--- Begin Supplied text ---

If we run this with the following input:

seq1 = ['[A0]', '[C0]', '[A1]', '[B1]']
seq2 = ['[A0]', '[A1]', '[B1]', '[C1]']

print "Needleman-Wunsch"
needle(seq1, seq2)
print
print "Smith-Waterman"
water(seq1, seq2)

We get this output:

Needleman-Wunsch
Identity = 60.000 percent
Score = 20
[A0][C0][A1][B1]----
[A0]----[A1][B1][C1]

Smith-Waterman
Identity = 75.000 percent
Score = 25
[A0][C0][A1][B1]
[A0]----[A1][B1]

For the specific changes I made, see: this GitHub repository.

Answer 2

Imagine we have a log file with alphabetic sequences. Like something you said, I converted sequences to A0A1... . For example, if there was a sequence like #read #write #add #write, it converted to A0A1A2A1. Every time, I read two character and compare them but keep score matrix like before. Here is my code in C# for smith-waterman string alignment.
Notice that Cell is a user defined class.

private void alignment()
     {
        string strSeq1;
        string strSeq2;

        string strTemp1;
        string strTemp2;

        scoreMatrix = new int[Log.Length, Log.Length];

        // Lists That Holds Alignments
        List<char> SeqAlign1 = new List<char>();
        List<char> SeqAlign2 = new List<char>();

       for (int i = 0; i<Log.Length; i++ )
        {
            for (int j=i+1 ; j<Log.Length; j++)

--- End Supplied text ---

## Exercise 1
Return each of the rows below that contains the string "person", matching case exactly.
## Exercise 2
Extend the sequence alignment text above, picking up right after its last line.

--- Begin Task input ---

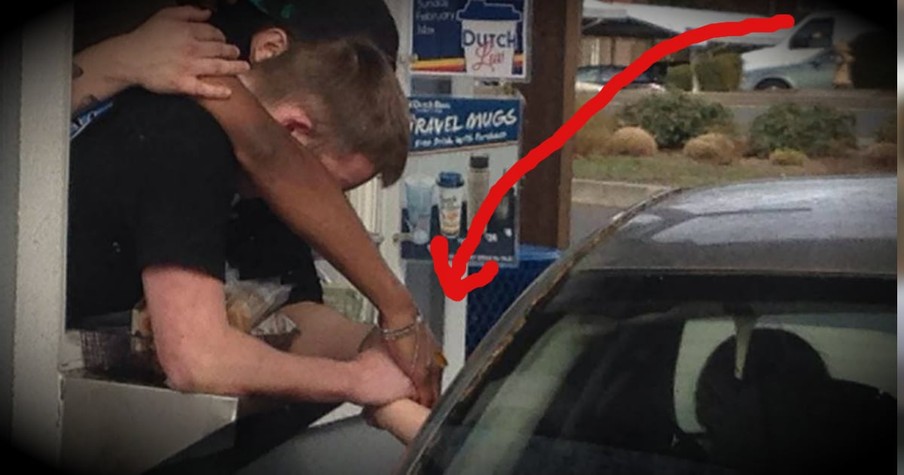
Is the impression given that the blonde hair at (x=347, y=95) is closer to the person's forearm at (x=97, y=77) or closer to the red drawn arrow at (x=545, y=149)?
the red drawn arrow at (x=545, y=149)

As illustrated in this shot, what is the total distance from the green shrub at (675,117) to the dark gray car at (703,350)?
0.18 metres

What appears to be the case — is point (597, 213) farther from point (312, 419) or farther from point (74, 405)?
point (74, 405)

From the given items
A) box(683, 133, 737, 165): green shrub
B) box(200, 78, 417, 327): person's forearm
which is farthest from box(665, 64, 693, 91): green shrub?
box(200, 78, 417, 327): person's forearm

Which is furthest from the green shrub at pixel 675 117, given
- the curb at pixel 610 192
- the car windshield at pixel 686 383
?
the car windshield at pixel 686 383

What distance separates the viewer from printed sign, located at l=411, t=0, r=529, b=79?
3.93 m

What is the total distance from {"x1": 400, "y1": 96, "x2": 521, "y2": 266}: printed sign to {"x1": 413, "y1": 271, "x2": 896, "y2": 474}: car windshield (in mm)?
508

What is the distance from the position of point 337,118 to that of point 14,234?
0.86 metres

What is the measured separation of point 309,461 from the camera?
4.01m

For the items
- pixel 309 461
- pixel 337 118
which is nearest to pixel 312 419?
pixel 309 461

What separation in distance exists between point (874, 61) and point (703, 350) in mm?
756

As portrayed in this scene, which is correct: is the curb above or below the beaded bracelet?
above

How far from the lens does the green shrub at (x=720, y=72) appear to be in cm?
360

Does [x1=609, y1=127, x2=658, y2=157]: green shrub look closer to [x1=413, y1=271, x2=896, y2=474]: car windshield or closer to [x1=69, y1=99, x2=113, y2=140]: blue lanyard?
[x1=413, y1=271, x2=896, y2=474]: car windshield

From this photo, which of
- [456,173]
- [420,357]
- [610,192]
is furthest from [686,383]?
[456,173]
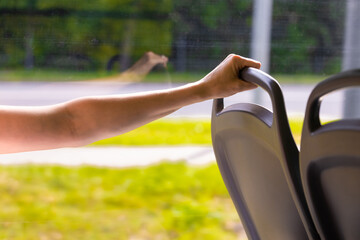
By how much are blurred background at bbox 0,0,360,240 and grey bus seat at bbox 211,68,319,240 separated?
96 centimetres

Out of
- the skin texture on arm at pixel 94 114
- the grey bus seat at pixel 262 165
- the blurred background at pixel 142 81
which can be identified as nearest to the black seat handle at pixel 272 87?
the grey bus seat at pixel 262 165

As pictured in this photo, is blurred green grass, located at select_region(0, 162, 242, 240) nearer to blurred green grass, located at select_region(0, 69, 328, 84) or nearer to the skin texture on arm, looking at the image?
blurred green grass, located at select_region(0, 69, 328, 84)

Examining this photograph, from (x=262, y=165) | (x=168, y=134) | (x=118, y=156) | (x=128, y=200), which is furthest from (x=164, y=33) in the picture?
(x=262, y=165)

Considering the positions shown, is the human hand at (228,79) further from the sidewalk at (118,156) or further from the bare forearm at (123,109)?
the sidewalk at (118,156)

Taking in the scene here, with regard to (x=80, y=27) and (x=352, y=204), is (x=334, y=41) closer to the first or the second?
(x=80, y=27)

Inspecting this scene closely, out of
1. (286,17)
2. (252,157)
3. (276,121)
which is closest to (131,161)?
(286,17)

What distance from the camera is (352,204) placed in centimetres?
79

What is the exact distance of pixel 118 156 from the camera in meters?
2.48

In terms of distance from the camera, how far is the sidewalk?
2.42 metres

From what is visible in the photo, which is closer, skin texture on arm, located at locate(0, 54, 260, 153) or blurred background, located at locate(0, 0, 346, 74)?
skin texture on arm, located at locate(0, 54, 260, 153)

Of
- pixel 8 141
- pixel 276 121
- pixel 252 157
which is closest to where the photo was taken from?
pixel 276 121

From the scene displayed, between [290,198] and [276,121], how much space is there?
0.17 metres

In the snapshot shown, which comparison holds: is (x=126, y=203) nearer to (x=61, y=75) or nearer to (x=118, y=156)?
(x=118, y=156)

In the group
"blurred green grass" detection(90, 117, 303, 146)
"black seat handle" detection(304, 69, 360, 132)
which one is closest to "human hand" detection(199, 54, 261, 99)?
"black seat handle" detection(304, 69, 360, 132)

--- End Task input ---

## Task output 1
Is the impression given that the blonde hair at (x=347, y=95) is closer to the person's forearm at (x=97, y=77) or closer to the red drawn arrow at (x=545, y=149)?
B) box(200, 78, 417, 327): person's forearm
box(200, 78, 417, 327): person's forearm

## Task output 2
            {
                strSeq1 = "--" + logFile.Sequence(i);
                strSeq2 = "--" + logFile.Sequence(j);

                //prepare Matrix for Computing optimal alignment
                Cell[,] Matrix = DynamicProgramming.Intialization_Step(strSeq1, strSeq2, intSim, intNonsim, intGap);

                // Trace back matrix from end cell that contains max score 
                DynamicProgramming.Traceback_Step(Matrix, strSeq1, strSeq2, SeqAlign1, SeqAlign2);

                this.scoreMatrix[i, j] = DynamicProgramming.intMaxScore;

                strTemp1 = Reverse(string.Join("", SeqAlign1));
                strTemp2 = Reverse(string.Join("", SeqAlign2));

            }
        }
}

class DynamicProgramming
{
    public  static Cell[,] Intialization_Step(string Seq1, string Seq2,int Sim,int NonSimilar,int Gap)
    {
        int M = Seq1.Length / 2 ;//Length+1//-AAA    //Changed: /2
        int N = Seq2.Length / 2 ;//Length+1//-AAA

        Cell[,] Matrix = new Cell[N, M];

        //Intialize the first Row With Gap Penality Equal To Zero 
        for (int i = 0; i < Matrix.GetLength(1); i++)
        {
            Matrix[0, i] = new Cell(0, i, 0);

        }

        //Intialize the first Column With Gap Penality Equal To Zero 
        for (int i = 0; i < Matrix.GetLength(0); i++)
        {
            Matrix[i, 0] = new Cell(i, 0, 0);

        }

        // Fill Matrix with each cell has a value result from method Get_Max
        for (int j = 1; j < Matrix.GetLength(0); j++)
        {
            for (int i = 1; i < Matrix.GetLength(1); i++)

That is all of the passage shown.